Slow Down The Aging Process With Weight Training

Weight Training As You Age Cuts Your Risk Of Early Death By 46%

 

We all know that exercise is good for our health. And we have all heard of how it can help us negate the negative effects of aging. But it is not just traditional cardio like running that gives us these benefits. If you’re not already doing so, you may want to add some strength training to your routine. New research published in the ‘American Journal of Epidemiology’ shows that strength training is at least as important—if not more—as aerobic training, and can add years to your life.

Researchers from the University of Sydney studied the association between strength training (using both gym machines and bodyweight) and death rates of all causes (cancer, heart disease, etc.) by using data from the Health Survey for England and the Scottish Health survey between 1994 and 2008. In total, more than 8,300 adults were surveyed.

They discovered that the risk of early death from any cause decreased 23 percent, and that the risk of cancer-related death decreased by 31 percent.

The study shows exercise that promotes muscular strength may be just as important for health as aerobic activities like jogging or cycling,

A further study from Penn State College of Medicine shows that strength training as you age reduces your risk for death.

Researchers surveyed people age 65 or older about their exercise habits and then tracked them for 15 years. Nearly a third of the study participants died during that period.

Less than 10 percent of the subjects strength trained, but those select few were 46 percent less likely to die during the study than everyone else.

According to the World Health Organization’s physical activity guidelines adults aged 18 to 64 should get two days of strength training every week.

The advice now seems to be not just to exercise but to include some strength training also.

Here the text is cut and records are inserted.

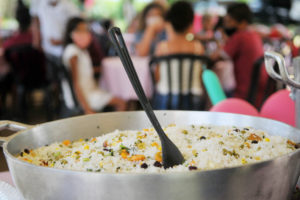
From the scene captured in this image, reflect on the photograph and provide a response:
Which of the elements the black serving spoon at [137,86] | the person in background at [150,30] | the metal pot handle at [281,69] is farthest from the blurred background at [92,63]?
the black serving spoon at [137,86]

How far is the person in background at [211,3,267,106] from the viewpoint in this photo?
3105 mm

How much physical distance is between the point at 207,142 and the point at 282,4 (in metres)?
9.98

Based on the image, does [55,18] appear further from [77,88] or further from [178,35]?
[178,35]

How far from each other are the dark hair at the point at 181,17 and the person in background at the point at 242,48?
50 cm

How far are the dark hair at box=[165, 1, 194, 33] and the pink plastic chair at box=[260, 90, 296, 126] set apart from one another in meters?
1.90

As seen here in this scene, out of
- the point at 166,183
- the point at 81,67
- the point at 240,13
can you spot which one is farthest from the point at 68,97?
the point at 166,183

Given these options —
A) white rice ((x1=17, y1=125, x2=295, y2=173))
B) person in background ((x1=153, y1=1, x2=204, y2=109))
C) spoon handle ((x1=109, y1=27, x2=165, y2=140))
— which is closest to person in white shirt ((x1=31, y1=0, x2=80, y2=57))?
person in background ((x1=153, y1=1, x2=204, y2=109))

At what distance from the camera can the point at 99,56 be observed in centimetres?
366

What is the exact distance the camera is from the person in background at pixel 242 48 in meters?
3.11

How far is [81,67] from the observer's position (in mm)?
3203

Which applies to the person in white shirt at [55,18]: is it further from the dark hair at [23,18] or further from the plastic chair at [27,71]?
the plastic chair at [27,71]

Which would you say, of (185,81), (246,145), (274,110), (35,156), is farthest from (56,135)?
(185,81)

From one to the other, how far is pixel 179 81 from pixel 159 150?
226cm

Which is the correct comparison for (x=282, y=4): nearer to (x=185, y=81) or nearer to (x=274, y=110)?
(x=185, y=81)
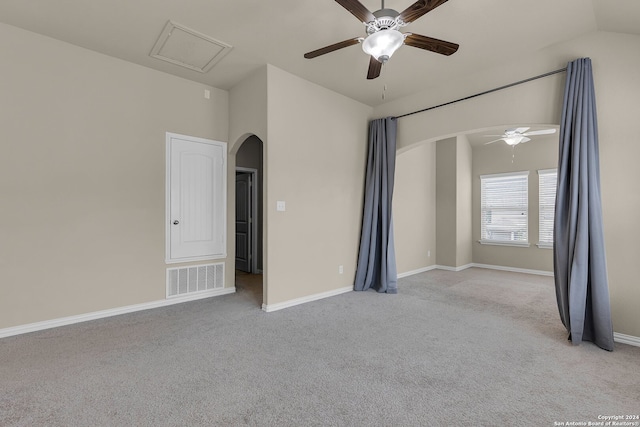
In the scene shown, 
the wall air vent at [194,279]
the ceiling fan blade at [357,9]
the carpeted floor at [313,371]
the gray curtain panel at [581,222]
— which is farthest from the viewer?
the wall air vent at [194,279]

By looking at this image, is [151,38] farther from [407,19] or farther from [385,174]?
[385,174]

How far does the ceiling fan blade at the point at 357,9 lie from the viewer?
186 cm

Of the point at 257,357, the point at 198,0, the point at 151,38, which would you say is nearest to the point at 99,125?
the point at 151,38

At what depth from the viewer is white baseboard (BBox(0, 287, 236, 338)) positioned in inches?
112

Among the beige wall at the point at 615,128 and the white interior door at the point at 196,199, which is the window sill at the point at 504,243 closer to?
the beige wall at the point at 615,128

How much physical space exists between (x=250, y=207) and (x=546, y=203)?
19.1ft

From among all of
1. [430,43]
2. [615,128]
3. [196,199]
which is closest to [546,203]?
[615,128]

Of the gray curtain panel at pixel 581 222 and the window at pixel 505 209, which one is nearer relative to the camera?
the gray curtain panel at pixel 581 222

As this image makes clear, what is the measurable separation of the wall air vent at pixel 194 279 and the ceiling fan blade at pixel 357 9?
3425 mm

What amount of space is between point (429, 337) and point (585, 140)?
2283 millimetres

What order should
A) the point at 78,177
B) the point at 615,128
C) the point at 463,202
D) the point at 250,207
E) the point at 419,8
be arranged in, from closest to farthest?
the point at 419,8 < the point at 615,128 < the point at 78,177 < the point at 250,207 < the point at 463,202

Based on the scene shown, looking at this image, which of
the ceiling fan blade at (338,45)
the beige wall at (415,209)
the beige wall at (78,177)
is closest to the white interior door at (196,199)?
the beige wall at (78,177)

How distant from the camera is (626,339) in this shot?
2668 millimetres

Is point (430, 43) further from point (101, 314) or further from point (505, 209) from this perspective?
point (505, 209)
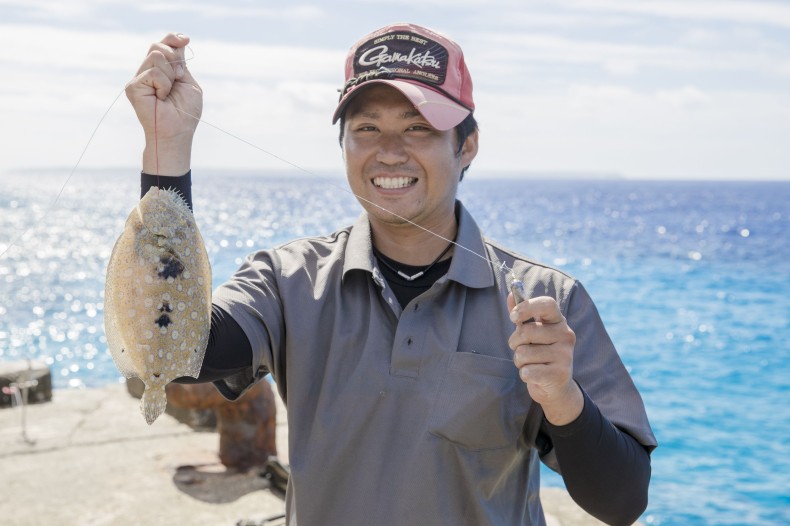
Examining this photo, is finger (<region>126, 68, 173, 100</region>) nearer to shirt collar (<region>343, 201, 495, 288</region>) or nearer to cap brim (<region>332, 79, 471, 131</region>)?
cap brim (<region>332, 79, 471, 131</region>)

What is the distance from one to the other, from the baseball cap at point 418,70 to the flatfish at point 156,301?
3.01ft

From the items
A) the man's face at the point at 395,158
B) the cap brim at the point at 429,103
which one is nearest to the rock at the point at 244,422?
the man's face at the point at 395,158

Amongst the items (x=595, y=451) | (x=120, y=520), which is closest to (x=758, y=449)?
(x=120, y=520)

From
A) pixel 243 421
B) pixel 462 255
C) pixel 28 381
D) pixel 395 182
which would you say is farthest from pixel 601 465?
pixel 28 381

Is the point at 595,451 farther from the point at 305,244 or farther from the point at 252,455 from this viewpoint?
the point at 252,455

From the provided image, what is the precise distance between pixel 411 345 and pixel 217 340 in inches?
25.6

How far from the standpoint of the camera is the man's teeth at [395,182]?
Answer: 9.55 feet

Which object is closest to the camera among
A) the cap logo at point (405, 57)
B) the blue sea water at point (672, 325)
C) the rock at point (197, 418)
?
the cap logo at point (405, 57)

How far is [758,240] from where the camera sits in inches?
2195

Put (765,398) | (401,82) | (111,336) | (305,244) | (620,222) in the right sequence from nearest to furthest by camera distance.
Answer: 1. (111,336)
2. (401,82)
3. (305,244)
4. (765,398)
5. (620,222)

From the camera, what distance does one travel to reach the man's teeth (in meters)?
2.91

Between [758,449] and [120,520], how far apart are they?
13453 millimetres

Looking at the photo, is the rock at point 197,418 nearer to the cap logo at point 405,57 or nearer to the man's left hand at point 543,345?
the cap logo at point 405,57

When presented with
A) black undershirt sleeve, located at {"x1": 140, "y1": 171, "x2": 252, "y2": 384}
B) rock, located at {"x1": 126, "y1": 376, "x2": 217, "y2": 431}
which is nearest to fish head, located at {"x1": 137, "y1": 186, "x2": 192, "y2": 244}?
black undershirt sleeve, located at {"x1": 140, "y1": 171, "x2": 252, "y2": 384}
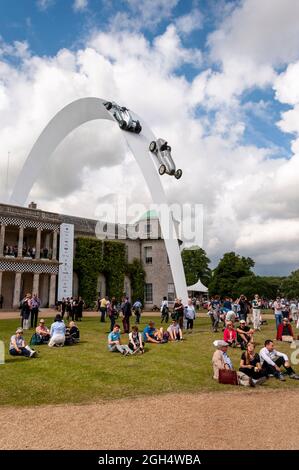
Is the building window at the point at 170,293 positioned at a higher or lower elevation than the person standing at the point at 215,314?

Strength training boosts your metabolism, burns extra calories (including while you rest due to increased muscle mass), thereby helping you to maintain a healthy weight. improves your overall joint mobility, and reduces your risk of injury. It will increase muscle strength and all the benefits that go with this (increased energy, stamina and balance). It will improve your bone density (stronger bones, less likely to fall and hurt yourself). It will strengthen your heart and lungs and reduce your risk of suffering from almost any physical or mental ailment

You can start at any age, just consult your Doctor first and learn how to train properly from a qualified instructor.